Real estate agent reveals the unlikely buyers driving up house prices – and it’s not cashed-up downsizers
- Realtors blame wealthy parents for overheated housing market
- But warn that ‘mom and dad’s bank’ may be their children’s only chance to buy
Forget sky-high interest rates: Real estate agents in the country’s most overheated markets are blaming “mom and pop’s bank” for rising home prices.
Sydney real estate agent Amir Jahan says wealthy parents are more than willing to overpay to help their adult children buy their first dream home.
“They are emotional buyers. Young people who get help from wealthy parents will say, ‘I love this house,’ and their parents will help them get it,” he told news.com.au.
The 28-year-old real estate agent insisted it was “100 percent” emotional buyers, backed by “boomer” money, who were driving up house prices.
He said wealthy parents often spend $1.5 million on a house that is otherwise worth only $1.3 million because their children “have fallen in love with the house.” He blamed them for driving up prices for everyone.
According to Mr Jahan, house prices in the Sydney housing market have been so high for so long that many buyers are no longer deterred by the high prices.
“It’s become normal,” he told the website. “Four years ago in Parramatta, people panicked when we told people a two-bedroom apartment was for sale for $500,000.
“Now we tell them the same apartment costs $650,000, and they’re surprised it’s not more.”
Sydney real estate agent Amir Jahan blames ‘mum and dad’s bank’ for rising prices
Mr Jahan says ’emotional’ young buyers are convincing their parents to overpay for their dream home
Mr Jahan bases his views on rising house prices on an interview with Daily Mail Australia in which he talks about their experiences of buying a home.
They said first-time homebuyers helped by their parents did not drive up prices. Instead, they blamed downsizing for aggressively overbidding for the small houses and apartments once seen as starter homes for young Australians.
Mr Jahan’s warning comes amid shocking new data showing the national housing market has hit record levels of unaffordability, with most homes in the country simply unaffordable for the average Australian.
Proptrack’s latest report, released Saturday, found that it takes an average of five years to save money for a down payment on a home.
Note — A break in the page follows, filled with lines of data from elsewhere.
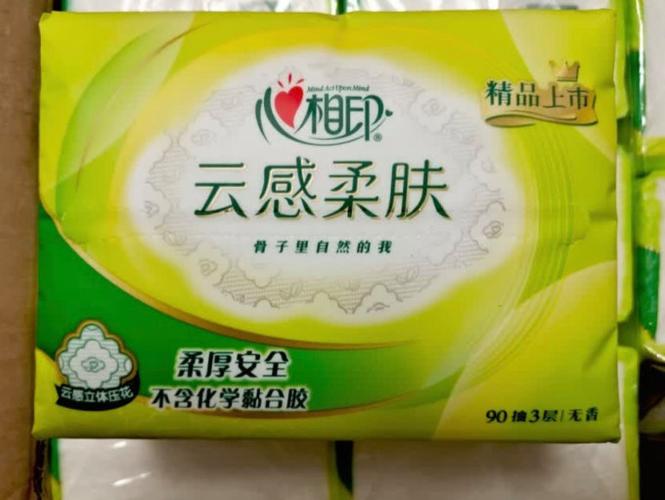 混合画笔工具磨皮缩略图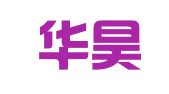 辽宁华昊律师事务所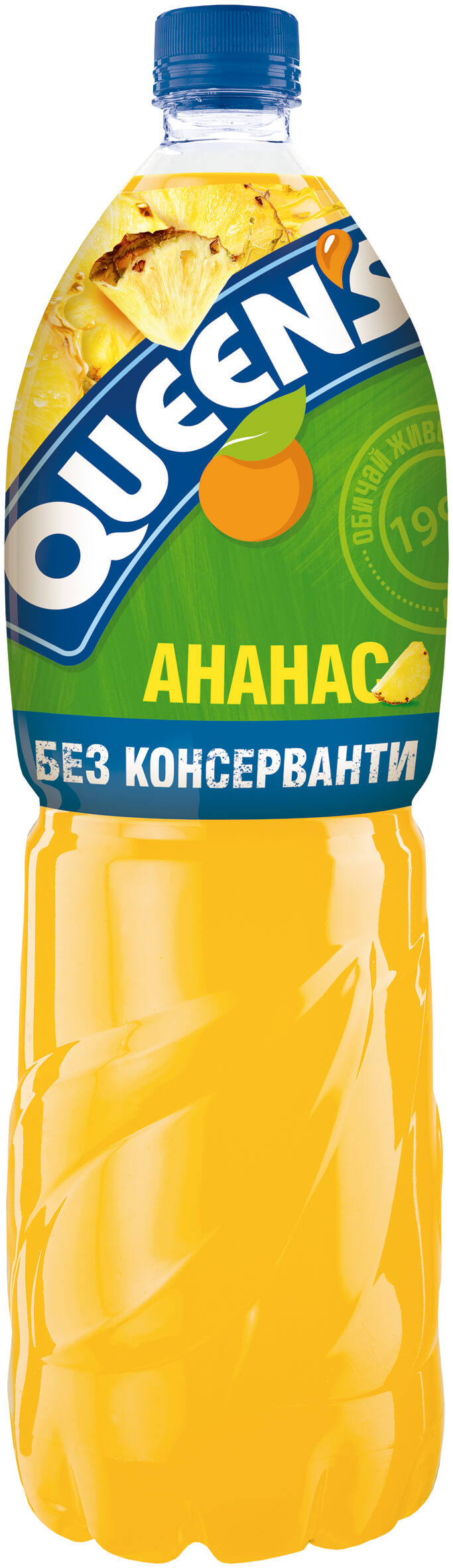 Куинс Ананас  БУТ-2л*6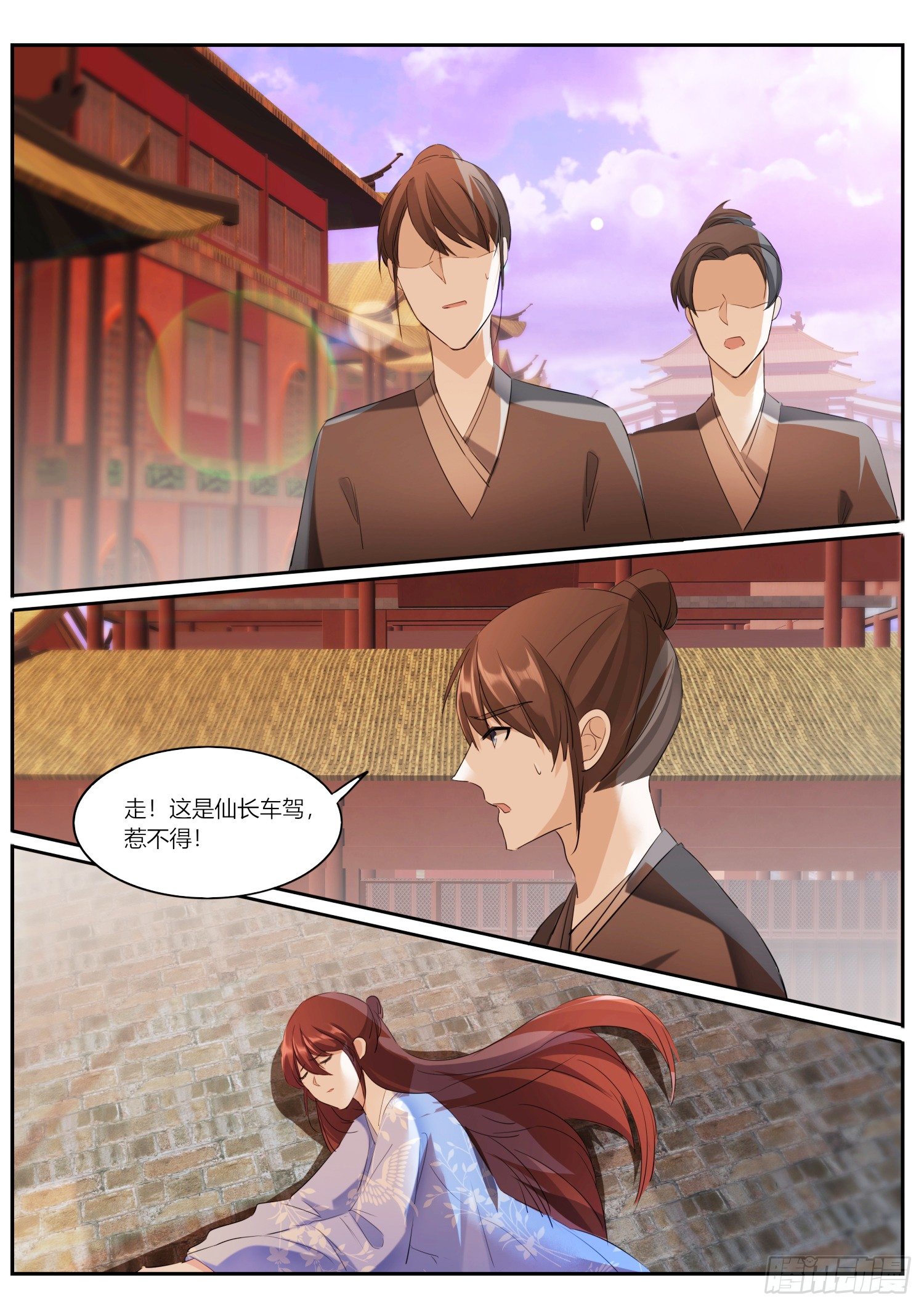 78 遇险-第79话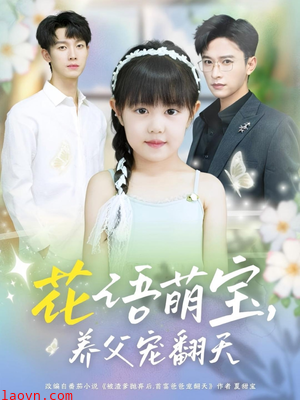 花语萌宝养父宠翻天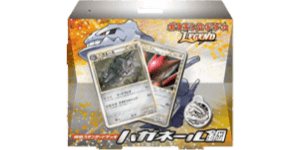 Steelix Constructed Standard Deck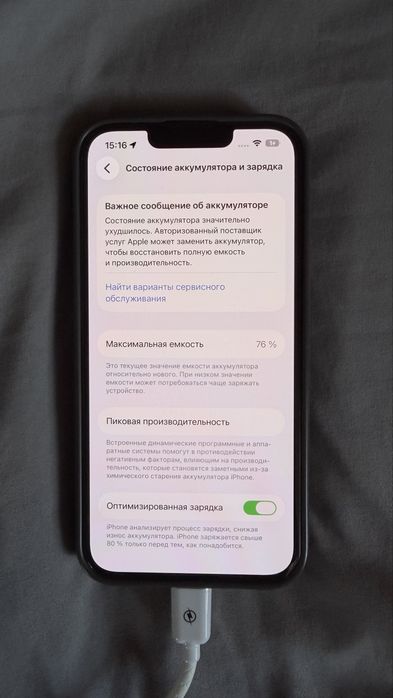 Iphone 14 256 gb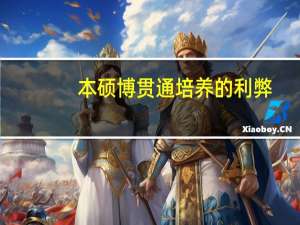 本硕博贯通培养的利弊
What’s more, buyers with an average household income of $120,000 nationwide can afford just one in every 10 homes on the market.
According to leading real estate agent Mat Steinwede, the Instagram generation has become accustomed to instant gratification – and their parents are paying for it.
Unfortunately, he added, prices had now become so high that this was the only way for young first-home buyers to purchase a property before it became increasingly out of reach.
Mr. Steinwede said he recently helped his 25-year-old son buy a house because he knew it was too difficult to expect him to do it alone.
The vast majority of homes are now out of reach for the average Australian home buyer
“I’ve just helped him buy his first house. He couldn’t have done it on his own, not with the amount of money you need for a deposit plus stamp duty. It’s become too difficult,” he told news.com.au.
However, he said it is important to ensure that young adults share in the financial burdens that come with buying a home so they learn the importance of investing wisely.
He said his son learned an important financial lesson by being responsible for half the payments on his new home.
“Every time he pays a mortgage, it’s like he’s putting $400 in the bank. Otherwise, he’s wasting his money,” Mr. Steinwede said.
“He’ll look back and be glad he did it.”
“It’s a good lesson for him. If you buy a car, its value goes down and you pay interest and repayments, but if you buy a house in 10 years, its value can double.”